Exercise brief:
List every line of the data below that contains the string "crop", copying each line in full.

---------- Materials provided ----------

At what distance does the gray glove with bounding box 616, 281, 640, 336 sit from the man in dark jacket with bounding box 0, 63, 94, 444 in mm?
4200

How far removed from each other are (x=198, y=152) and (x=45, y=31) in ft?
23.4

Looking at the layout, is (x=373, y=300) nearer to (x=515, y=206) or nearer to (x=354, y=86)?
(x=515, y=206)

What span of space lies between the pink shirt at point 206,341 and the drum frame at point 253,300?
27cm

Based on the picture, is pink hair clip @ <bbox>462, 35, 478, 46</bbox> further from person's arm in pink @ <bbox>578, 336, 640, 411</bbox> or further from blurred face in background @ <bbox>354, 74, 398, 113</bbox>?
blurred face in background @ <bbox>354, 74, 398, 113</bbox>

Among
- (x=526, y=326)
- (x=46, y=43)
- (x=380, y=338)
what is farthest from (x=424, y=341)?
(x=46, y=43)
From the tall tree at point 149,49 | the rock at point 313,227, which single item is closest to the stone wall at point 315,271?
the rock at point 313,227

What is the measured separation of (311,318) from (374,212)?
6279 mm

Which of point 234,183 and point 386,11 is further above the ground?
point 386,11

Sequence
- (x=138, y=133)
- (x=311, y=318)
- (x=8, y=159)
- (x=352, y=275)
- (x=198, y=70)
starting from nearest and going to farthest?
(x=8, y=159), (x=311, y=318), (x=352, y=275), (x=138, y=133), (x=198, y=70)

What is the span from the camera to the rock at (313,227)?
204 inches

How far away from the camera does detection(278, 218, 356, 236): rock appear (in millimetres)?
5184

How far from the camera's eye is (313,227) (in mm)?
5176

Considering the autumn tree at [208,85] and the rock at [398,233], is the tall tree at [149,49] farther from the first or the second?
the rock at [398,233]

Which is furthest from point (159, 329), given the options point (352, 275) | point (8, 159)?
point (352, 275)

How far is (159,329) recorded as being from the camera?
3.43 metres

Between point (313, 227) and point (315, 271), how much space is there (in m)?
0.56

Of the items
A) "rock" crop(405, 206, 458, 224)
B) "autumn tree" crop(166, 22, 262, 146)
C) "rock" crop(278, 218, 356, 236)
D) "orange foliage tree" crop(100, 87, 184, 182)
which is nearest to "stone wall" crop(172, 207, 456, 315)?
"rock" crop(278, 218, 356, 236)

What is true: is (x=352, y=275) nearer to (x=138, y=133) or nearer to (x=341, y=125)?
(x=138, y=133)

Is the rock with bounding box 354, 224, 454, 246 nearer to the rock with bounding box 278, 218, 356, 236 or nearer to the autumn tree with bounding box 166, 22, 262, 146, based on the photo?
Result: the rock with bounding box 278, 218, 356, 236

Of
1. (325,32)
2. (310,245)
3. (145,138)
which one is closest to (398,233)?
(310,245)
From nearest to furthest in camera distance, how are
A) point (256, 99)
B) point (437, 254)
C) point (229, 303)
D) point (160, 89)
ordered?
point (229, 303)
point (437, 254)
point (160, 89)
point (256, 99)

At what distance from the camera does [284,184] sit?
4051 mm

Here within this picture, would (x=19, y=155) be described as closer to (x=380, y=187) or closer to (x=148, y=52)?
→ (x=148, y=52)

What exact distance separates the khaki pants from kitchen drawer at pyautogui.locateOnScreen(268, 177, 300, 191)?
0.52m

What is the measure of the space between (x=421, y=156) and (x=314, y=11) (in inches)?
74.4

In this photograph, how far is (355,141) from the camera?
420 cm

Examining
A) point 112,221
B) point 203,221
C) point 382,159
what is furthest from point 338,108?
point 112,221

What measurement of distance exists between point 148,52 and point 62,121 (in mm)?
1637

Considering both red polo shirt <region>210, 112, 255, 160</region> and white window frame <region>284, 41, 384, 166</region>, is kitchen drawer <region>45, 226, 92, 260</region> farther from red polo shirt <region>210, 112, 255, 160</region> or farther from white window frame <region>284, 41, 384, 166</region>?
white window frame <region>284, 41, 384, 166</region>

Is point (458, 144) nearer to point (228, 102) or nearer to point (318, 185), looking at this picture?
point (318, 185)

----------
---------- Materials provided ----------

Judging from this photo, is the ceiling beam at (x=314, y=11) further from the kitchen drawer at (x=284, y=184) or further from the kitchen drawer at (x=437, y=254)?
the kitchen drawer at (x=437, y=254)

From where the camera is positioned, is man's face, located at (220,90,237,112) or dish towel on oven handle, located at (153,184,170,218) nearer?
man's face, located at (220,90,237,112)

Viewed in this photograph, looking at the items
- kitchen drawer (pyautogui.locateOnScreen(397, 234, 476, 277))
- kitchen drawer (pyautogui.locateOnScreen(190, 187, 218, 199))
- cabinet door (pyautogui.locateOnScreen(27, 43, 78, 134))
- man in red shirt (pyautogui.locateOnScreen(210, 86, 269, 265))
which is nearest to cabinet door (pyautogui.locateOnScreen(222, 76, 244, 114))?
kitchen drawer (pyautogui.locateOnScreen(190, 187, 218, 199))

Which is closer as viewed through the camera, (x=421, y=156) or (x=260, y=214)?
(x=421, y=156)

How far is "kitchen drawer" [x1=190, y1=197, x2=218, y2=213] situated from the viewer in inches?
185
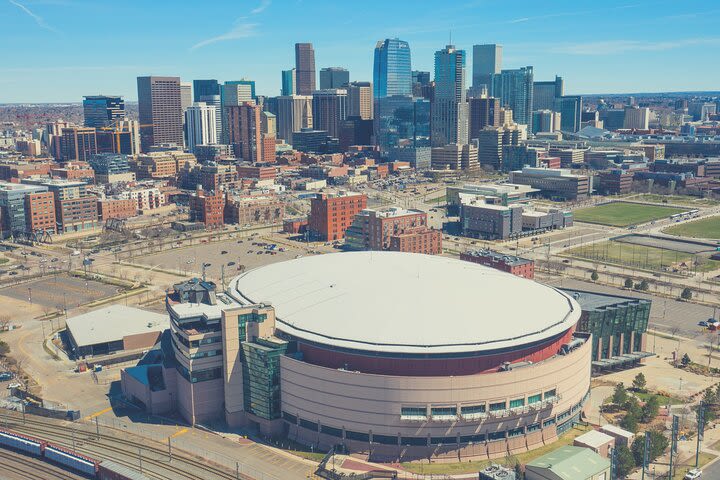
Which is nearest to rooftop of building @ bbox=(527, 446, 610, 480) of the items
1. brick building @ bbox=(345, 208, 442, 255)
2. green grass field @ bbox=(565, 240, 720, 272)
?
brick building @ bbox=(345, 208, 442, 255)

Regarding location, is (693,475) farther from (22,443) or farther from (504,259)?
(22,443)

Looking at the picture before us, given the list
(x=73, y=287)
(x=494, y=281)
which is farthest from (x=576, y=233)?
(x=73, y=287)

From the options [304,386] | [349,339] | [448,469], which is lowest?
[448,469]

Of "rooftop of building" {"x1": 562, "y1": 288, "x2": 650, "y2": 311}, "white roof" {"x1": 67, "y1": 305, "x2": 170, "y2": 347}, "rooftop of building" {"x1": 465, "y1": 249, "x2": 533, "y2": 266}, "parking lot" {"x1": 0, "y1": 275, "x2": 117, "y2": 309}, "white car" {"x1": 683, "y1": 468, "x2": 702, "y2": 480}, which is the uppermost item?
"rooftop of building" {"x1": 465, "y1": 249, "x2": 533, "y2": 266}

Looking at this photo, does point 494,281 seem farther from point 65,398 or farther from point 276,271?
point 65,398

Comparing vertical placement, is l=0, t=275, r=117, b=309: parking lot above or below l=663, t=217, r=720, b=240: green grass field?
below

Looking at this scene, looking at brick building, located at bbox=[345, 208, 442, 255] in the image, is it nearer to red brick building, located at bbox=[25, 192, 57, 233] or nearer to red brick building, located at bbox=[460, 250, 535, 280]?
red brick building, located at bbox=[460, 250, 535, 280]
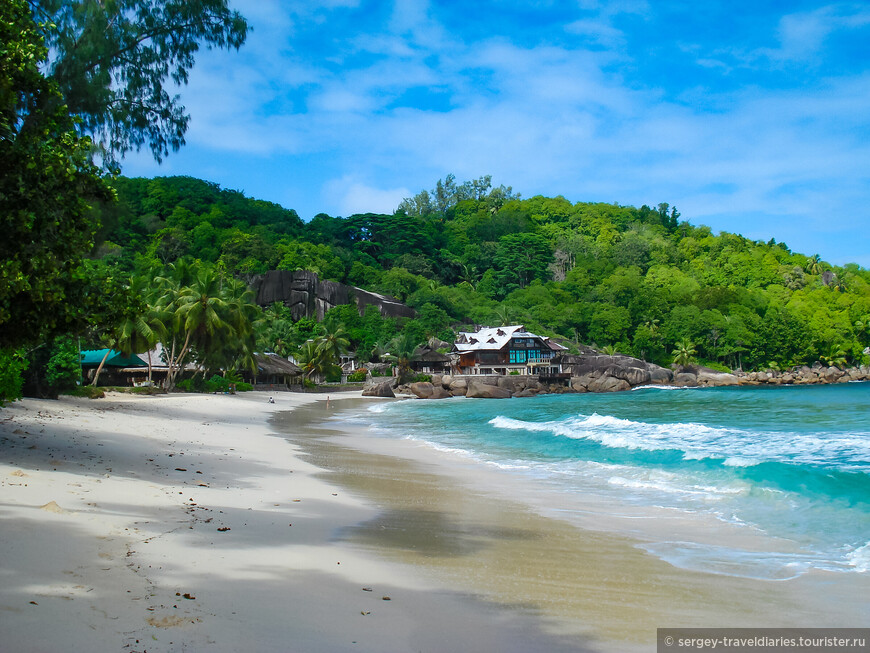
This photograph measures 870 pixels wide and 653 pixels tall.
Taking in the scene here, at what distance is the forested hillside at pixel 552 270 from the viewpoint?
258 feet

----------

The result:
A) "rock" crop(405, 206, 458, 224)
B) "autumn tree" crop(166, 22, 262, 146)
C) "rock" crop(278, 218, 356, 236)
D) "orange foliage tree" crop(100, 87, 184, 182)
which is nearest to "stone wall" crop(172, 207, 456, 315)?
"rock" crop(278, 218, 356, 236)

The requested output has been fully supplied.